-- BEGIN SOURCE EXCERPT --

Rock the Boat: Kayaker, Interrupted

I rarely see my friend Jon any more. We’ve sea kayaked together for years, and he’s been a fixture in the open-ocean paddling community. But he’s disappeared. Disappeared into a canoe, and it’s all the fault of the Brits.

The new requirements of the British Canoe Union—in which Jon and many of my other sea kayaking buddies are coaches—require competency in multiple paddling craft and environments. Longtime sea kayakers had to cut their paddles in half and start kneeling in open boats on rivers.

Jon loves it, he’s addicted to half a paddle and boats that fill up with water when you crash through waves. He now has six canoes outnum- bering his kayak fleet.

So I did what anyone would in my situation—complain. Why does coaching sea kayaking require knowing how to canoe?

Of course, there are plenty of good reasons. Coaching means working with other sports in a student’s history, and canoeing is a common one. Coaches employ a variety of techniques to provide feedback to learners: using half a paddle is very effective. I’ve been in tight rock gardens where

I could only paddle on one side of my kayak anyway.

I stopped whining about my lack of partners for sea kayak adventures, dusted off my ancient whitewater kayak (two knee surgeries make kneeling in a canoe impossible), and joined them on the river.

-- END SOURCE EXCERPT --
-- BEGIN RECORDS PROVIDED --

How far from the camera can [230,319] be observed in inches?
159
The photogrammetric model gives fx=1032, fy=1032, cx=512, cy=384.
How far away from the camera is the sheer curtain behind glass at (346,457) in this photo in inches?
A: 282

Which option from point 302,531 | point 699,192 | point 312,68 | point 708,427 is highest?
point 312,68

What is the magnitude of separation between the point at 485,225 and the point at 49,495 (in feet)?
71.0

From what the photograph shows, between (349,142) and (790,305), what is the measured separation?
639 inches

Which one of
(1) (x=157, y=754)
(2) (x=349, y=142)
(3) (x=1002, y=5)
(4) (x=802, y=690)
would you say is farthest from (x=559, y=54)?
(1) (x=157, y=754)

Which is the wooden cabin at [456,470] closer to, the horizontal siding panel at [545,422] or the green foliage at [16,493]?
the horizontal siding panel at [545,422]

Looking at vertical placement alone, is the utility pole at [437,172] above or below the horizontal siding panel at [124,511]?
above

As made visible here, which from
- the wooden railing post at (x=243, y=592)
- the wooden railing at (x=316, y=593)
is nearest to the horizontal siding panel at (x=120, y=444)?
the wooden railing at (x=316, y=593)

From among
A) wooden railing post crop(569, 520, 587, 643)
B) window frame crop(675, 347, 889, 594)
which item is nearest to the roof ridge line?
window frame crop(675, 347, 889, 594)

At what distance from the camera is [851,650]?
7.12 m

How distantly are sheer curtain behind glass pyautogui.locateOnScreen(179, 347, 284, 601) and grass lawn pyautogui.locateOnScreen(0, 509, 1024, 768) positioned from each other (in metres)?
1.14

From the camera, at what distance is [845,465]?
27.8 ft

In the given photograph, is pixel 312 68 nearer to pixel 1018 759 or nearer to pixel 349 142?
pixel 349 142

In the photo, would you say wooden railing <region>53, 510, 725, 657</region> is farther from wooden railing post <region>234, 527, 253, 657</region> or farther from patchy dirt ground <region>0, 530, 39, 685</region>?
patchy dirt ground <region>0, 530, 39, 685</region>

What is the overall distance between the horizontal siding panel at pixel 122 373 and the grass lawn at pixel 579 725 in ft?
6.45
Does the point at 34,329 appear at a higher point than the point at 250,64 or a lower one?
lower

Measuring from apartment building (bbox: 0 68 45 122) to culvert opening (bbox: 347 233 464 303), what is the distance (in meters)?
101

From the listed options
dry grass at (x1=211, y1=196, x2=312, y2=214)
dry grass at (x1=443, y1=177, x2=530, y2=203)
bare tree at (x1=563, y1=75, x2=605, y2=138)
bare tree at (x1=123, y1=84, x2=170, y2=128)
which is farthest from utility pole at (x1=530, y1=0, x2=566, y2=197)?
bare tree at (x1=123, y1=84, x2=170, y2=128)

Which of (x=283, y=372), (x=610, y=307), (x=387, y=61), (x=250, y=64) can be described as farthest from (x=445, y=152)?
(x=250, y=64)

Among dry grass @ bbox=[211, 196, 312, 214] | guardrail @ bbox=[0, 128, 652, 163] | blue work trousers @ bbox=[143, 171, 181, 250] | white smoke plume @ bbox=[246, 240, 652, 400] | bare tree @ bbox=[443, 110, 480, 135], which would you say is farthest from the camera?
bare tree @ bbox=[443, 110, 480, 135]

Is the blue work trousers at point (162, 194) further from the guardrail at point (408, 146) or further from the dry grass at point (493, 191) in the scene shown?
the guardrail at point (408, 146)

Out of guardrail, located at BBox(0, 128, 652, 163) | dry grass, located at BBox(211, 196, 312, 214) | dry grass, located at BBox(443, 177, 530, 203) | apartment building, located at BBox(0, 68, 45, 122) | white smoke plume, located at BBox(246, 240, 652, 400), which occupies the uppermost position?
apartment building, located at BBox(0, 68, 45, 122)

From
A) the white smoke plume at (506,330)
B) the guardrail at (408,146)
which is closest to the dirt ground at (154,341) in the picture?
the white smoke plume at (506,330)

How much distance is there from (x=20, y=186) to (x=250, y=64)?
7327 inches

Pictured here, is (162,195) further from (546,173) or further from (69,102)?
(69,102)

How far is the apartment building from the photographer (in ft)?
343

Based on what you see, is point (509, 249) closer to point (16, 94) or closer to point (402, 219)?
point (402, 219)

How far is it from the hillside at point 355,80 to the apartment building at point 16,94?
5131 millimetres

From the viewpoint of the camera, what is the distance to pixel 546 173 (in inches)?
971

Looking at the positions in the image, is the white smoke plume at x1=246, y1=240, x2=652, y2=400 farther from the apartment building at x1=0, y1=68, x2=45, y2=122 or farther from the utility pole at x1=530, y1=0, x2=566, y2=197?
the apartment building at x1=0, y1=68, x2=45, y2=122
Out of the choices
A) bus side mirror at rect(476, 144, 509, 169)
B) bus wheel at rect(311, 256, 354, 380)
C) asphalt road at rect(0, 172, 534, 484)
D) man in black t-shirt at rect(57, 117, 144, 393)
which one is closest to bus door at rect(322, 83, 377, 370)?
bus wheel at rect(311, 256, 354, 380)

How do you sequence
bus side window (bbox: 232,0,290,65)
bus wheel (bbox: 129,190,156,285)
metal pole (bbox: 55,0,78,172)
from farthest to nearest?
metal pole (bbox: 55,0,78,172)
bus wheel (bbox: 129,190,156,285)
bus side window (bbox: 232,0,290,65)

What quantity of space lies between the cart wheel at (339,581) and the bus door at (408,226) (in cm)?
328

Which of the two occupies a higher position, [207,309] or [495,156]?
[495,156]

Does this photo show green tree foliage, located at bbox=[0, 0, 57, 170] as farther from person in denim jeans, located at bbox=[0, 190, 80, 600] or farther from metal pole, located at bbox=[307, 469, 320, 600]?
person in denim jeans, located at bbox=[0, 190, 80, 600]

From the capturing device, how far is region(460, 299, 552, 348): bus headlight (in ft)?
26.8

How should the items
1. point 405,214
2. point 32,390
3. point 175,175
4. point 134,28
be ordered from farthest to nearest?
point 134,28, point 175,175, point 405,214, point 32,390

-- END RECORDS PROVIDED --

* [DIRECTION 1]: Update the kayaking column by giving again the passage starting with "The new requirements" and going on through "my kayak anyway.", with "open boats" replaced by "canoes".
* [DIRECTION 2]: From the kayaking column, list the good reasons given for why coaching sea kayaking requires knowing how to canoe.
* [DIRECTION 3]: In the kayaking column, shorten the paragraph that begins "The new requirements of the British Canoe Union" while keeping its main facts.

* [CORRECT RESULT 1]:
The new requirements of the British Canoe Union—in which Jon and many of my other sea kayaking buddies are coaches—require competency in multiple paddling craft and environments. Longtime sea kayakers had to cut their paddles in half and start kneeling in canoes on rivers.

Jon loves it, he’s addicted to half a paddle and boats that fill up with water when you crash through waves. He now has six canoes outnum- bering his kayak fleet.

So I did what anyone would in my situation—complain. Why does coaching sea kayaking require knowing how to canoe?

Of course, there are plenty of good reasons. Coaching means working with other sports in a student’s history, and canoeing is a common one. Coaches employ a variety of techniques to provide feedback to learners: using half a paddle is very effective. I’ve been in tight rock gardens where

I could only paddle on one side of my kayak anyway.

* [CORRECT RESULT 2]:
- Coaching means working with other sports in a student's history, and canoeing is a common one.
- Coaches use a variety of techniques to give learners feedback, and using half a paddle is very effective.
- In tight rock gardens, the writer could only paddle on one side of the kayak anyway.

* [CORRECT RESULT 3]: The British Canoe Union, where Jon and many of the writer's sea kayaking friends coach, now requires competency in multiple paddling craft and environments. Longtime sea kayakers had to cut their paddles in half and kneel in open boats on rivers.